How costs are apportioned:
1. From date of commencement of proceedings: PLAINTIFF’S COSTS assessed on
ORDINARY BASIS
2. From date of offer to date of judgement: PLAINTIFF’S COSTS assessed on
INDEMNITY BASIS
Reasoning for this cost apportionment:
Since defendant has to pay more than $500,000, they should have accepted
the offer to settle, since he would have only had to pay $500,000.
Because they rejected a good offer, they get ‘punished’ from the date of the
offer, since costs are assessed on an indemnity basis
The reason why plaintiff’s costs are assessed on an indemnity basis from the
date of the offer, is so that defendant’s cannot use the opportunity to make a
late rejection of the offer, to bear less costs
Other implications (RELATED TO s57 JUST, QUICK and CHEAP)

++++++++++++++++++++

Task requirements →
Repeat the notes on cost apportionment word for word, from "How costs are" to "to pay $500,000.".

A run of entries →
++++++++++++++++++++

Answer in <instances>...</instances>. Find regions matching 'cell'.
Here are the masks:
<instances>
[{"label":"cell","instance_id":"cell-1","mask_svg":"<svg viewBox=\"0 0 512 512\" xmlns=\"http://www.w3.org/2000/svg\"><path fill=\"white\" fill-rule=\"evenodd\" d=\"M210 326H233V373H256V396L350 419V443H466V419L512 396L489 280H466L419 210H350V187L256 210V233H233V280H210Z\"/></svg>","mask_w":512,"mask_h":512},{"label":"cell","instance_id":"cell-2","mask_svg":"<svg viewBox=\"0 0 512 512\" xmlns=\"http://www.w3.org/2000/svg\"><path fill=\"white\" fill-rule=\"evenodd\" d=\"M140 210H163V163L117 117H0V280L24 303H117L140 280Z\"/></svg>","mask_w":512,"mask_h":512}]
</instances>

++++++++++++++++++++

Answer to this exercise →
How costs are apportioned:
1. From date of commencement of proceedings: PLAINTIFF’S COSTS assessed on
ORDINARY BASIS
2. From date of offer to date of judgement: PLAINTIFF’S COSTS assessed on
INDEMNITY BASIS
Reasoning for this cost apportionment:
Since defendant has to pay more than $500,000, they should have accepted
the offer to settle, since he would have only had to pay $500,000.